Written instruction :: Could you rewrite the entries from the line containing "How far away is [360,503] from [355,403]?" through the line containing "A: pixel 37 237", replacing "camera" with "lens" and changing nothing else? Give only those lines, and leave the pictures out.

Material to process ::
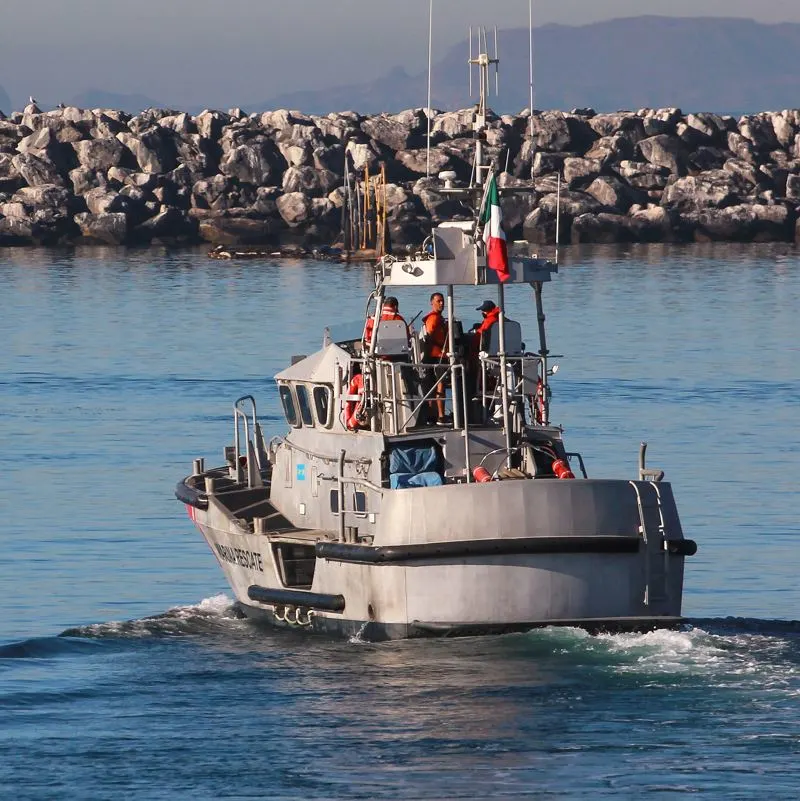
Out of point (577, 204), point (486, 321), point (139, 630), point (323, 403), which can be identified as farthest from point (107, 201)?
point (486, 321)

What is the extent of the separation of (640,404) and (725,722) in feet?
95.7

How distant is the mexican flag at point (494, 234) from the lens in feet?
74.4

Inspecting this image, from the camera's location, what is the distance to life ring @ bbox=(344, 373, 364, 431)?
2405 centimetres

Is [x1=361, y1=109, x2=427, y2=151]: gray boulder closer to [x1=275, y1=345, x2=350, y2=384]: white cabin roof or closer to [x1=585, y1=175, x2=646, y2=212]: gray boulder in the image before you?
[x1=585, y1=175, x2=646, y2=212]: gray boulder

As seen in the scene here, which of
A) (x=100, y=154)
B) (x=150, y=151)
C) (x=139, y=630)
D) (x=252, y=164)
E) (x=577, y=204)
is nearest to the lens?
(x=139, y=630)

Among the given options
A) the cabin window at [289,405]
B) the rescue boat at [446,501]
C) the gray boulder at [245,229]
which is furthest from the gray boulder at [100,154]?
the cabin window at [289,405]

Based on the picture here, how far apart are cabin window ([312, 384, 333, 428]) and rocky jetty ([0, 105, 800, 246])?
7965cm

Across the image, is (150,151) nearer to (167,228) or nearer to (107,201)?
(167,228)

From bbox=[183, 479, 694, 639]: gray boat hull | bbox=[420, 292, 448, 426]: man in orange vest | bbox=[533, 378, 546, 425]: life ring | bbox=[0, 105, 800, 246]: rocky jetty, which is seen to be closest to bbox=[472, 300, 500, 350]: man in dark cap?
bbox=[420, 292, 448, 426]: man in orange vest

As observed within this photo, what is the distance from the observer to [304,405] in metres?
25.5

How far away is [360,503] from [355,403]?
141 cm

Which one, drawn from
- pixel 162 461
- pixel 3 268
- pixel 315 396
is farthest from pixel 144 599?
pixel 3 268

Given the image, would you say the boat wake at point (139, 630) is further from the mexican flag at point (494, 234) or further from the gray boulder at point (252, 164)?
the gray boulder at point (252, 164)

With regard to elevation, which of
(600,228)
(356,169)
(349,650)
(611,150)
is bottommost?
(349,650)
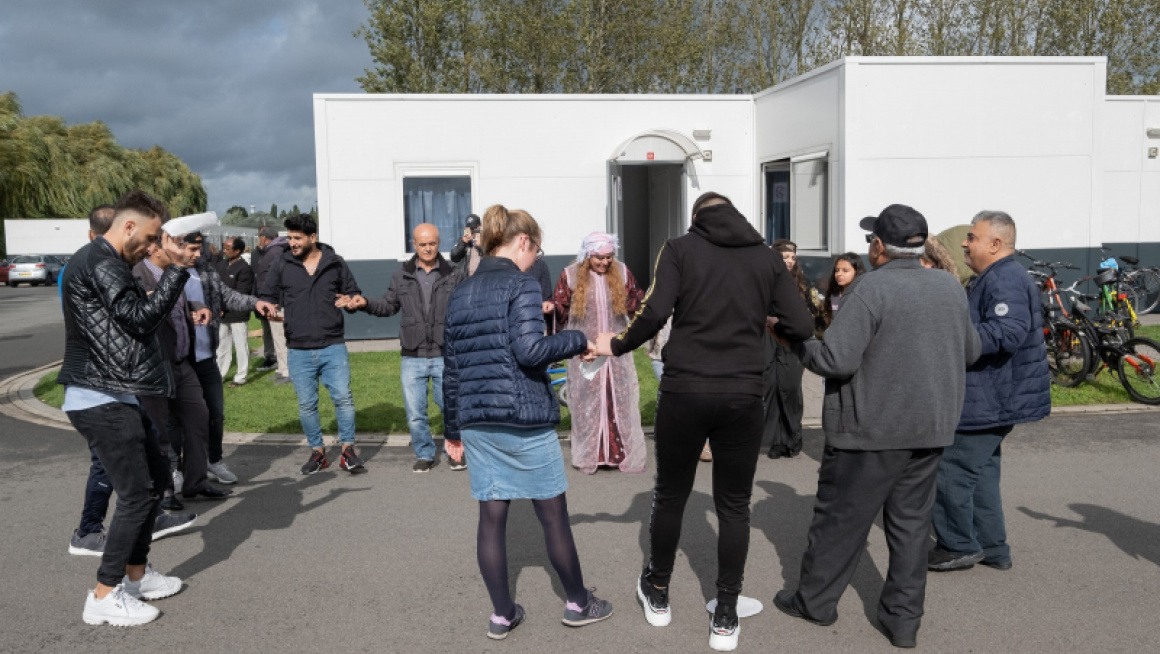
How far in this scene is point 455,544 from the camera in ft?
18.0

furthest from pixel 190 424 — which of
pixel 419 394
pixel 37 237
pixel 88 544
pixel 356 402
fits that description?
A: pixel 37 237

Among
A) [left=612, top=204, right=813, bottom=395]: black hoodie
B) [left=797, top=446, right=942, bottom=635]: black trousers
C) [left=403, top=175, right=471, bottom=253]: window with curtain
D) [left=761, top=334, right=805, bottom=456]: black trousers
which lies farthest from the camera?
[left=403, top=175, right=471, bottom=253]: window with curtain

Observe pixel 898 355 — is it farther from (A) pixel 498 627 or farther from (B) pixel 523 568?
(B) pixel 523 568

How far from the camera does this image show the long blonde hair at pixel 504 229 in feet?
13.6

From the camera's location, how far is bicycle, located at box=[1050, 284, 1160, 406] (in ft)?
30.4

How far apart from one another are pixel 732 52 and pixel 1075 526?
2784 cm

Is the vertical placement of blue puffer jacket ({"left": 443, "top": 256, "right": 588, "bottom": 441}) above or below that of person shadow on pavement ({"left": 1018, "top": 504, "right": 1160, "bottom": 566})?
above

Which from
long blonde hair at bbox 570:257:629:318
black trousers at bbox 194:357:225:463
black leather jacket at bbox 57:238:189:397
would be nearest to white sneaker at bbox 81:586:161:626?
black leather jacket at bbox 57:238:189:397

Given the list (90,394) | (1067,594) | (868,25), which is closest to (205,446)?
(90,394)

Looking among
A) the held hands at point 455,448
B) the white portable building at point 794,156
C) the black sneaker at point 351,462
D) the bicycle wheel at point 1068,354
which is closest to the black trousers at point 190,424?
the black sneaker at point 351,462

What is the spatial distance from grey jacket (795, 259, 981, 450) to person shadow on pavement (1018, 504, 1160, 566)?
1.94 meters

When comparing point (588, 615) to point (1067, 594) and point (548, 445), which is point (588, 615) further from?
point (1067, 594)

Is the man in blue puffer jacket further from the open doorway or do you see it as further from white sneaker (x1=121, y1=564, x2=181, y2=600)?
the open doorway

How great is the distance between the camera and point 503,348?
3963mm
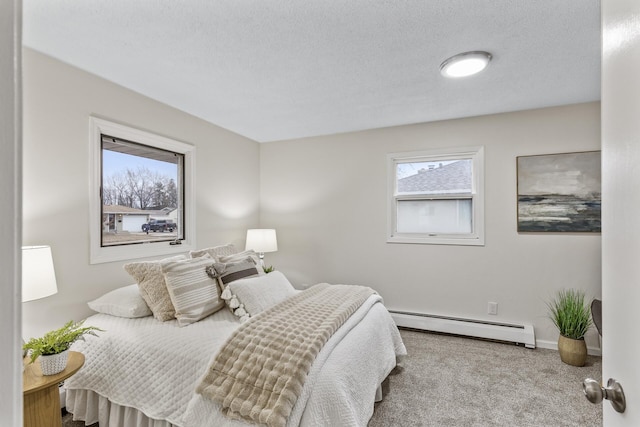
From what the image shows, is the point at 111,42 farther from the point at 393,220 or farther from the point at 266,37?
the point at 393,220

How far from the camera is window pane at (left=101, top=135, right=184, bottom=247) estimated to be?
2.53 meters

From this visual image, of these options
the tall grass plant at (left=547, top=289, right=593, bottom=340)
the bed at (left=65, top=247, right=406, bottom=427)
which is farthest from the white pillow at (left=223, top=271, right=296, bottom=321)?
the tall grass plant at (left=547, top=289, right=593, bottom=340)

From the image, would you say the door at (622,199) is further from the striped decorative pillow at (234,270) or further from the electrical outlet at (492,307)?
the electrical outlet at (492,307)

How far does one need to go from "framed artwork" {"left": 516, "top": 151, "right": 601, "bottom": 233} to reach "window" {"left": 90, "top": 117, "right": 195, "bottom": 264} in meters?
3.40

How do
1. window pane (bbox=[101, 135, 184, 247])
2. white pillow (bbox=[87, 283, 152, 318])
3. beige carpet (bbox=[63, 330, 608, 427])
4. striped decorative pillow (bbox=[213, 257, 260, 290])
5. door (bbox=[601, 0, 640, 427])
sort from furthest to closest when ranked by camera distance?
window pane (bbox=[101, 135, 184, 247]) → striped decorative pillow (bbox=[213, 257, 260, 290]) → white pillow (bbox=[87, 283, 152, 318]) → beige carpet (bbox=[63, 330, 608, 427]) → door (bbox=[601, 0, 640, 427])

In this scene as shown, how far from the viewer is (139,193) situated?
2.81m

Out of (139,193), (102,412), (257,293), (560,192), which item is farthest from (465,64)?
(102,412)

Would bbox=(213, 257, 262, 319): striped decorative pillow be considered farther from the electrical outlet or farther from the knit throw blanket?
the electrical outlet

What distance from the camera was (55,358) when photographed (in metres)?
1.55

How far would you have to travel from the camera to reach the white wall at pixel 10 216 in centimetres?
38

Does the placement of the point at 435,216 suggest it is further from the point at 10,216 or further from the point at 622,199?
the point at 10,216

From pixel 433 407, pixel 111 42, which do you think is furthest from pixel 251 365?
pixel 111 42

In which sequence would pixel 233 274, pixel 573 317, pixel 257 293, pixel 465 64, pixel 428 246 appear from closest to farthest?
pixel 465 64, pixel 257 293, pixel 233 274, pixel 573 317, pixel 428 246

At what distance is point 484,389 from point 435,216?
1.80 meters
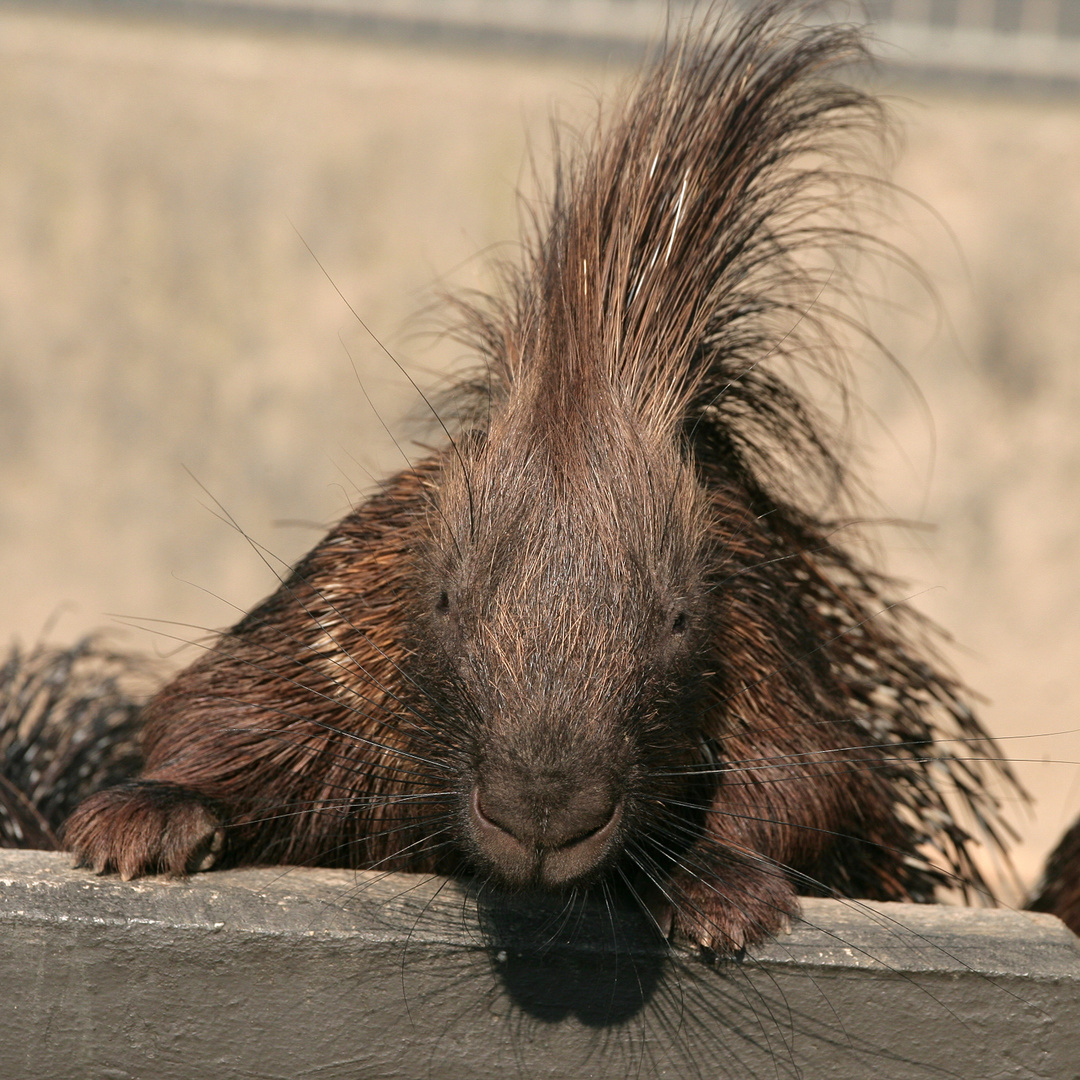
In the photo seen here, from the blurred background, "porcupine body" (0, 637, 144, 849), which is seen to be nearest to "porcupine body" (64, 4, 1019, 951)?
"porcupine body" (0, 637, 144, 849)

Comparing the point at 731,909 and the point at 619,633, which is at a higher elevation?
the point at 619,633

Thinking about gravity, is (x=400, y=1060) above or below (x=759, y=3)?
below

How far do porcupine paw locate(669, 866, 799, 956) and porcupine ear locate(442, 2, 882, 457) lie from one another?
774mm

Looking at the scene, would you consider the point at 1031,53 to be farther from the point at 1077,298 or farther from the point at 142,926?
the point at 142,926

Full output ::
How far away is [360,503] from [355,403]?
141 cm

Which one, drawn from
- pixel 162 461
- pixel 3 268
- pixel 315 396
is farthest from pixel 144 599?
pixel 3 268

Given the image, would you say the boat wake at point (139, 630) is further from the mexican flag at point (494, 234) or further from the gray boulder at point (252, 164)?
the gray boulder at point (252, 164)

With regard to elevation, which of
(600,228)
(356,169)
(349,650)
(611,150)
is bottommost?
(349,650)
How far in this scene is point 455,544 from the lens in ft?
18.0

furthest from pixel 190 424 — which of
pixel 419 394
pixel 37 237
pixel 88 544
pixel 356 402
fits that description?
A: pixel 37 237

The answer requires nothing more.